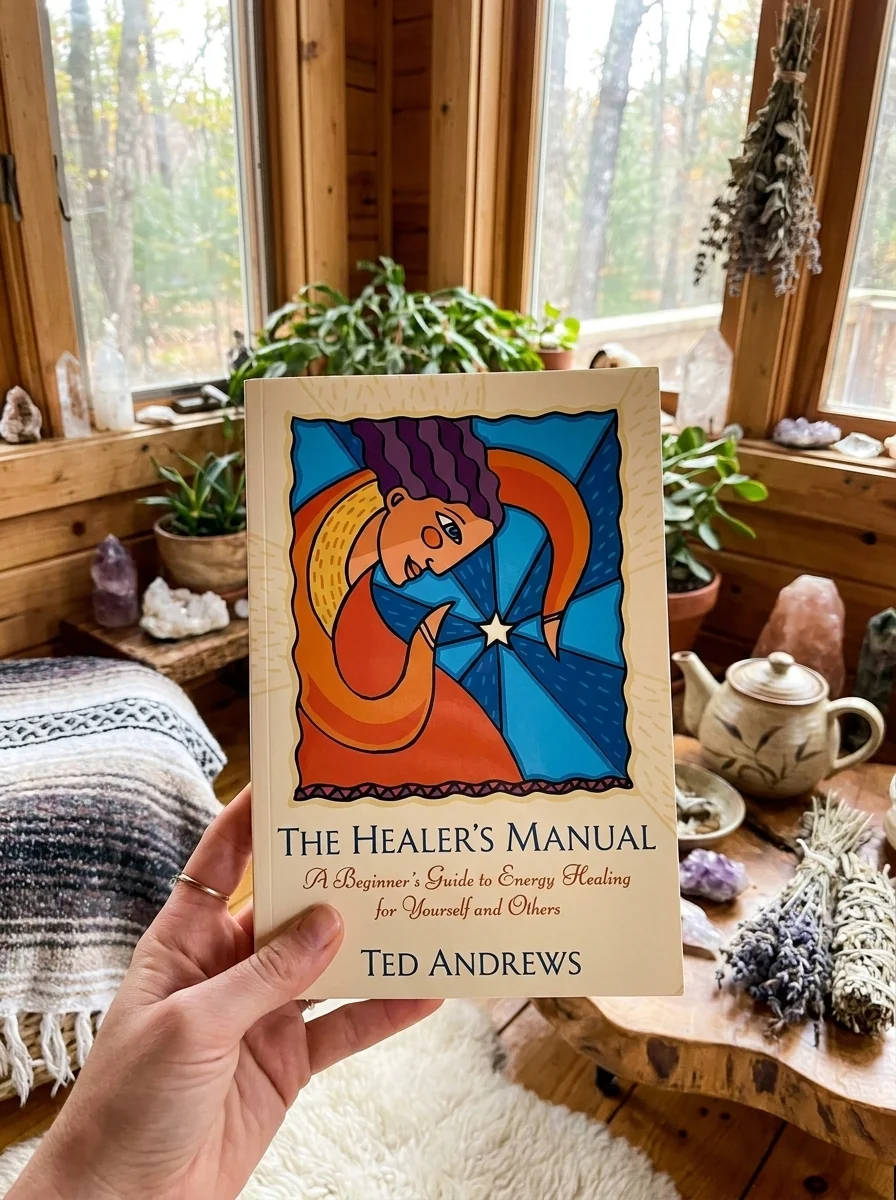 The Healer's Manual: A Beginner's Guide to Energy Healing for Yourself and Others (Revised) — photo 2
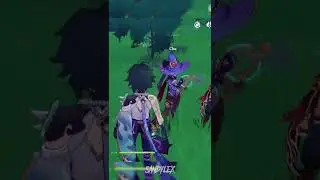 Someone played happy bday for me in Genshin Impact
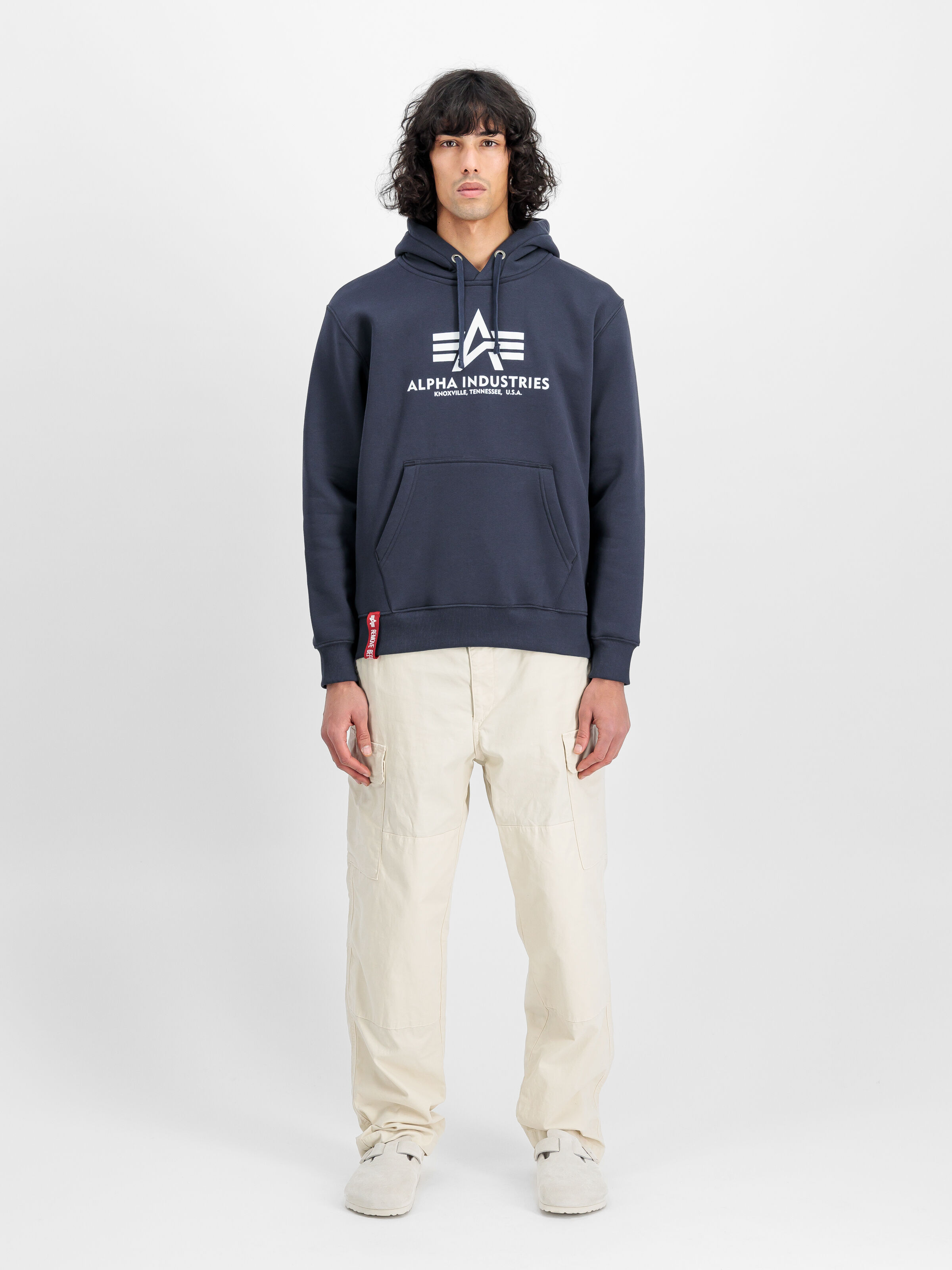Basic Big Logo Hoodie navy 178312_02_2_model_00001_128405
--
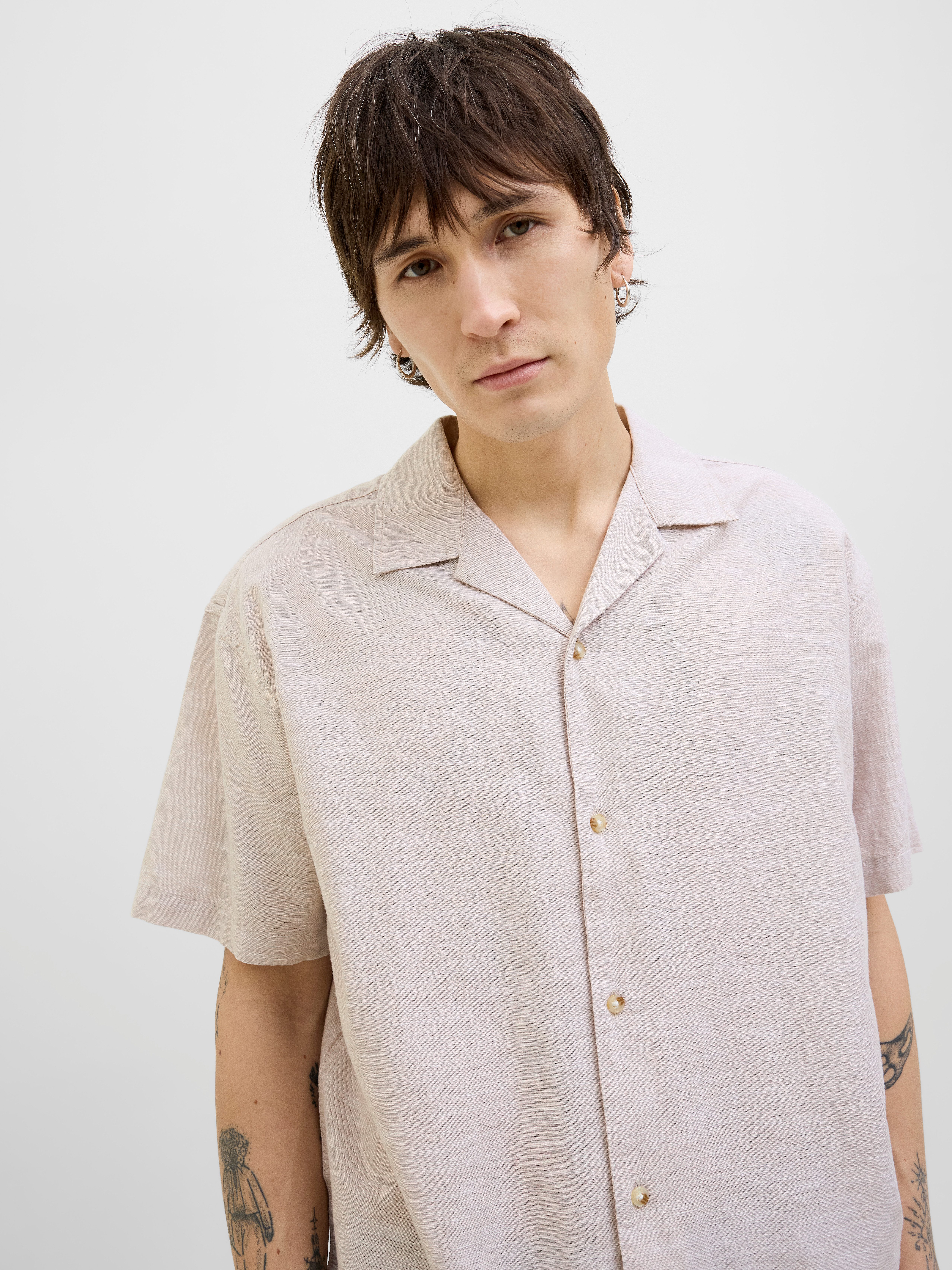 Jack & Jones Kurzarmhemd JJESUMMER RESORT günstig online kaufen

§ Required work
From the material above, output only the span of lines that starts at the one containing "The Healer's Manual: A" and finishes at the one containing "Basic Big Logo", word for word and free of pictures.

§ Result
 The Healer's Manual: A Beginner's Guide to Energy Healing for Yourself and Others (Revised) — photo 2
 Someone played happy bday for me in Genshin Impact
Basic Big Logo Hoodie navy 178312_02_2_model_00001_128405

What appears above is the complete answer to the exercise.